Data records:
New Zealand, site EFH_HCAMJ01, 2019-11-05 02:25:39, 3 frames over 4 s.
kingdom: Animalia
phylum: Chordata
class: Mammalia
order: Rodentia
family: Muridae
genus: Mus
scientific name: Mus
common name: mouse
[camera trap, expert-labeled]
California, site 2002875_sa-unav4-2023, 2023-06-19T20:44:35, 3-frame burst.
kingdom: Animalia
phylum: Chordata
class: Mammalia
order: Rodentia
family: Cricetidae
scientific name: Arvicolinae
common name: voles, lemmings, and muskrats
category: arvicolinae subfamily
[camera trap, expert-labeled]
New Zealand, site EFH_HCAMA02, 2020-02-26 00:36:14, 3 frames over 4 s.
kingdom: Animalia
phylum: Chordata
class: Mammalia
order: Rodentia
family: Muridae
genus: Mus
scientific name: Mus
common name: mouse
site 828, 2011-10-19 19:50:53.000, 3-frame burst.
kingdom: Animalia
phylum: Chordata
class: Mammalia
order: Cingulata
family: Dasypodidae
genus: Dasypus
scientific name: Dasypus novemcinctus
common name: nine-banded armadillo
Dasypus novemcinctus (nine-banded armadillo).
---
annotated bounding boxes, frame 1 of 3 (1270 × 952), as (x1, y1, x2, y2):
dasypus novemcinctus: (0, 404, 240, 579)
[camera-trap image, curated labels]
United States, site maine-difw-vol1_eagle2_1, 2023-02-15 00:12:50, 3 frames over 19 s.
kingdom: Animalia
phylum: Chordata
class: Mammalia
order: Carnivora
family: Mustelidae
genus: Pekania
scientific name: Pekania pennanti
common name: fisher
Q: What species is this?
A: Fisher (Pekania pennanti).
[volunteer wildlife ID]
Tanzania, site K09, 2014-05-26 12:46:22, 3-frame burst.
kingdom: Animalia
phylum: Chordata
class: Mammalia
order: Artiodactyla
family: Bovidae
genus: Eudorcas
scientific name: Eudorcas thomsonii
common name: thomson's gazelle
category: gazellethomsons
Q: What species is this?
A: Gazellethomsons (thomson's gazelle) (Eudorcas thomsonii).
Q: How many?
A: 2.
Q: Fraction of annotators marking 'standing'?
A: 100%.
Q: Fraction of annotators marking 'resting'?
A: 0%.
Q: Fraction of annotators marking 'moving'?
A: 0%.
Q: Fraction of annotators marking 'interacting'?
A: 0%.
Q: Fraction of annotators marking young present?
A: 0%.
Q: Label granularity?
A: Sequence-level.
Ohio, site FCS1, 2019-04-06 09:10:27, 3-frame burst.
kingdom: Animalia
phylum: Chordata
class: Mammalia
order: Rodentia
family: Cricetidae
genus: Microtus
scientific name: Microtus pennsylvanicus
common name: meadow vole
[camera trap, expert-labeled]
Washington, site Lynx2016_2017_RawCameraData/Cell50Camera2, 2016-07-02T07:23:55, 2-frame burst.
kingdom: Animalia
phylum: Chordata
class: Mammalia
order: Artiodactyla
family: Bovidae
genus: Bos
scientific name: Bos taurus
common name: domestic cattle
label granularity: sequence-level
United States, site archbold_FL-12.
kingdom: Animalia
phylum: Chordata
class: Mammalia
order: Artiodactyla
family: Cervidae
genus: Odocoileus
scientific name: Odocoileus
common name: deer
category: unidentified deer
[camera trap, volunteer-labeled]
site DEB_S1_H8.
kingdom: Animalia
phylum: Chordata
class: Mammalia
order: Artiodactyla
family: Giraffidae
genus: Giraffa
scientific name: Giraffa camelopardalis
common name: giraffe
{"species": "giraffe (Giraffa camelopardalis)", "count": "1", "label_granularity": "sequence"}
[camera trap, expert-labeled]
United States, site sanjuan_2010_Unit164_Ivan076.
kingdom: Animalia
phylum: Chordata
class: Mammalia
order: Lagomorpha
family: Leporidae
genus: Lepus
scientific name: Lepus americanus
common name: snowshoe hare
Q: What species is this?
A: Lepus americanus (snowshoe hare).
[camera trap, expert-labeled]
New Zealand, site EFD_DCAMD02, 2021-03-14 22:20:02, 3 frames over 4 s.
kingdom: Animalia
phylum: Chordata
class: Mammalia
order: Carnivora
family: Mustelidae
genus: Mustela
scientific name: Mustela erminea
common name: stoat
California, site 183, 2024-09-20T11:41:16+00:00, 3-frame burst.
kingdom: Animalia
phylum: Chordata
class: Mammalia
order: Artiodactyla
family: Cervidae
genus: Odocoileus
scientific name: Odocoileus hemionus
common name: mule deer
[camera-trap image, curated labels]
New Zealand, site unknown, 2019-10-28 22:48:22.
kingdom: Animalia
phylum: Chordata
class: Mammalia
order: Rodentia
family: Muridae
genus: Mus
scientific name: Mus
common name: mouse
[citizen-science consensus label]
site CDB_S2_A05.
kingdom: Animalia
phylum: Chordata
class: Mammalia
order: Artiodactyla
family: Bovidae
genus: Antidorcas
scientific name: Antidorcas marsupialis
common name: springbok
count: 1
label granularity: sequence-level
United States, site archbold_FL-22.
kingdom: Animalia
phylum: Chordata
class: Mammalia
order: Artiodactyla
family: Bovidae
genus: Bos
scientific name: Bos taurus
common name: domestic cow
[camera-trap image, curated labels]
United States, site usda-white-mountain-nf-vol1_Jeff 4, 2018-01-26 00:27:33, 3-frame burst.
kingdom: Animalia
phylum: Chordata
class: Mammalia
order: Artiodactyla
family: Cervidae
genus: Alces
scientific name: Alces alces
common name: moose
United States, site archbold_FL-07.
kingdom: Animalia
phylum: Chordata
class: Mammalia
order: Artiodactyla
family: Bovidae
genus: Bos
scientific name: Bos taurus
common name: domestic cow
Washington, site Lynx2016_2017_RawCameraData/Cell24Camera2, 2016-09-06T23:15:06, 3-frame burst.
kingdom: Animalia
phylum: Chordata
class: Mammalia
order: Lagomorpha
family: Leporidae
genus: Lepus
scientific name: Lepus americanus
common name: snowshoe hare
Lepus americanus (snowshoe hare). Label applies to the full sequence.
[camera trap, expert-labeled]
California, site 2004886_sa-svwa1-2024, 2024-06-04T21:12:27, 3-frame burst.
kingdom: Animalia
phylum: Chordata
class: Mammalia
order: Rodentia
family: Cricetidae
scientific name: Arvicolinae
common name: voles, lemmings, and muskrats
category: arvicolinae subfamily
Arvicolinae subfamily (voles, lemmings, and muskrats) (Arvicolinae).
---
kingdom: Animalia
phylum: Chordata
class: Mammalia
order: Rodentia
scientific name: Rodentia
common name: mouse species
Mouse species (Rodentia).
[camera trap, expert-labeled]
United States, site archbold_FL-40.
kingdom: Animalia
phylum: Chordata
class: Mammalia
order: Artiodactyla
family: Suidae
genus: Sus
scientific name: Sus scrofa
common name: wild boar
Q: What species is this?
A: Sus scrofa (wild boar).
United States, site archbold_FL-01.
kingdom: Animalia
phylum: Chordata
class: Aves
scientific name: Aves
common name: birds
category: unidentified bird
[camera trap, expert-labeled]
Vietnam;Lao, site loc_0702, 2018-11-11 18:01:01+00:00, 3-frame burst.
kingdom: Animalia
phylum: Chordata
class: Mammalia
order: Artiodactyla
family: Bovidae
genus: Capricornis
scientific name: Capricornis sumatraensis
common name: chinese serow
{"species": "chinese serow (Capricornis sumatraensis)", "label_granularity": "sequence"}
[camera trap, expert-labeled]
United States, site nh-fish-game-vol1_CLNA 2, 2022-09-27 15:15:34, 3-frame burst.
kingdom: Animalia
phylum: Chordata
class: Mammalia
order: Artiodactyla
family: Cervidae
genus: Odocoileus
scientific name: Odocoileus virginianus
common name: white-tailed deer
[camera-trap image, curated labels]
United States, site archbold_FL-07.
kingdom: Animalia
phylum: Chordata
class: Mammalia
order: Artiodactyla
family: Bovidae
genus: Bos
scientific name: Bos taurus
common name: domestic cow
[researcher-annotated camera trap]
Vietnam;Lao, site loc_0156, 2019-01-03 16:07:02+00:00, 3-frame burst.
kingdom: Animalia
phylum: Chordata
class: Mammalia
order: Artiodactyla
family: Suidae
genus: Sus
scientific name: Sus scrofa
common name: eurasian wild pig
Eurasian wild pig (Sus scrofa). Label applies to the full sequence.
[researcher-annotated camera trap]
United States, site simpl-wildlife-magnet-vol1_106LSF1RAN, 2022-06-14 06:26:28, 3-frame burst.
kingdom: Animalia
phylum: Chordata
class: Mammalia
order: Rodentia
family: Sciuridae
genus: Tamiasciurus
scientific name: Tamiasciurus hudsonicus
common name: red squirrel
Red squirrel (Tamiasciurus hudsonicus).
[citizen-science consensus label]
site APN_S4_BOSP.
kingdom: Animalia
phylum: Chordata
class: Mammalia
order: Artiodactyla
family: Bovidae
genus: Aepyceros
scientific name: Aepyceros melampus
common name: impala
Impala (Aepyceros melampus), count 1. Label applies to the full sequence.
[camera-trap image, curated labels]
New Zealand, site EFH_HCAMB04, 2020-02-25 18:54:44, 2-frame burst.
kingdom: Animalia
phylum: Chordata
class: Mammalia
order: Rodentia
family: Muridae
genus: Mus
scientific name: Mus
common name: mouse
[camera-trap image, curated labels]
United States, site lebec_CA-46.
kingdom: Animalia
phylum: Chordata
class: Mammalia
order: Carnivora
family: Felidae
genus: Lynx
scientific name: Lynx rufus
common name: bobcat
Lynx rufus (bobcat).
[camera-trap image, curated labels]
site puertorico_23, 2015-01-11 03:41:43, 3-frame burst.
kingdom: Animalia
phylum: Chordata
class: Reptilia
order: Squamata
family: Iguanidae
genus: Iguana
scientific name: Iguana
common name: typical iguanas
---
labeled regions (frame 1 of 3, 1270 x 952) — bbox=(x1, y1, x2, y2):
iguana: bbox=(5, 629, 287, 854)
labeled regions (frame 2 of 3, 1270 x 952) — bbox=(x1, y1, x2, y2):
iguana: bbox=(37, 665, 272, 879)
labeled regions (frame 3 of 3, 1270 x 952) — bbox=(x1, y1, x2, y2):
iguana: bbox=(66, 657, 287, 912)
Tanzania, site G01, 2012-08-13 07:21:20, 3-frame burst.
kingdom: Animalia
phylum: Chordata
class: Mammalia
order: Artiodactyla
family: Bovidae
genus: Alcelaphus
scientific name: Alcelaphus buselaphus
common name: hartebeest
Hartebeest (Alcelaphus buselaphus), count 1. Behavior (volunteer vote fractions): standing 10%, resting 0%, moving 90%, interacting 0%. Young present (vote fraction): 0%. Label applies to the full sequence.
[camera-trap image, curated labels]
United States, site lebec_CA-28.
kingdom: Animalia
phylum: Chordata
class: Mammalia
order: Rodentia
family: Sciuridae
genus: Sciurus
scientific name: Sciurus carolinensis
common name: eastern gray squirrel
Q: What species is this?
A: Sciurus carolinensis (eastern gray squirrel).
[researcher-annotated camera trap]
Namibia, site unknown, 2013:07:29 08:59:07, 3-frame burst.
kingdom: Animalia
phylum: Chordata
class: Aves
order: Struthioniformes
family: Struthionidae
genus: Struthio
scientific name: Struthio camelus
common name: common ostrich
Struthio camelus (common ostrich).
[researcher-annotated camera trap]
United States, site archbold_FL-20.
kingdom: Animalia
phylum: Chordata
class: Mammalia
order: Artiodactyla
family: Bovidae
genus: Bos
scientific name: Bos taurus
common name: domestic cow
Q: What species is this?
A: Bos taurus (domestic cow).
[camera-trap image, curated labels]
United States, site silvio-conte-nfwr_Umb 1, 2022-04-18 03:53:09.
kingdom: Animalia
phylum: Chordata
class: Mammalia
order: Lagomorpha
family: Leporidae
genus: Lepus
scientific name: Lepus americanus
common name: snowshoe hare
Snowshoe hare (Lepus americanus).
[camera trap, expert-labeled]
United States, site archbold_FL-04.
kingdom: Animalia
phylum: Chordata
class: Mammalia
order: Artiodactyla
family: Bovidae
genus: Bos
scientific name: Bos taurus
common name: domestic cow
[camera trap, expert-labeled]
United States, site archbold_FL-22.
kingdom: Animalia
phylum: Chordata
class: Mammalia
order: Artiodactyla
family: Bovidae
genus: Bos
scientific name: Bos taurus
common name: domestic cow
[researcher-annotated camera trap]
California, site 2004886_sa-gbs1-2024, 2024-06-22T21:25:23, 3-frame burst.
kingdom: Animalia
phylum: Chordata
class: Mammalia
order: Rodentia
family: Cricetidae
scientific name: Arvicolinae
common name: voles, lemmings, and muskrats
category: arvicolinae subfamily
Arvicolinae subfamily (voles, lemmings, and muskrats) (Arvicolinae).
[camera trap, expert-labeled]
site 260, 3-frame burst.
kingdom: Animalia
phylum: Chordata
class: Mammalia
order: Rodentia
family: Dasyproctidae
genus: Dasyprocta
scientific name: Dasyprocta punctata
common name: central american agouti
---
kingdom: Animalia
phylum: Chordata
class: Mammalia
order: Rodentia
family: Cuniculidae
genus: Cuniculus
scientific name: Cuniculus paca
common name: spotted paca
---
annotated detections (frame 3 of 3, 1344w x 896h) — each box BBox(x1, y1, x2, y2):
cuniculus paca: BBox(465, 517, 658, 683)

Work instructions: Quote only the stretch of lines that starts the data above and ends with the line containing "2023-06-19T20:44:35, 3-frame burst.", both included.

Answer section:
New Zealand, site EFH_HCAMJ01, 2019-11-05 02:25:39, 3 frames over 4 s.
kingdom: Animalia
phylum: Chordata
class: Mammalia
order: Rodentia
family: Muridae
genus: Mus
scientific name: Mus
common name: mouse
[camera trap, expert-labeled]
California, site 2002875_sa-unav4-2023, 2023-06-19T20:44:35, 3-frame burst.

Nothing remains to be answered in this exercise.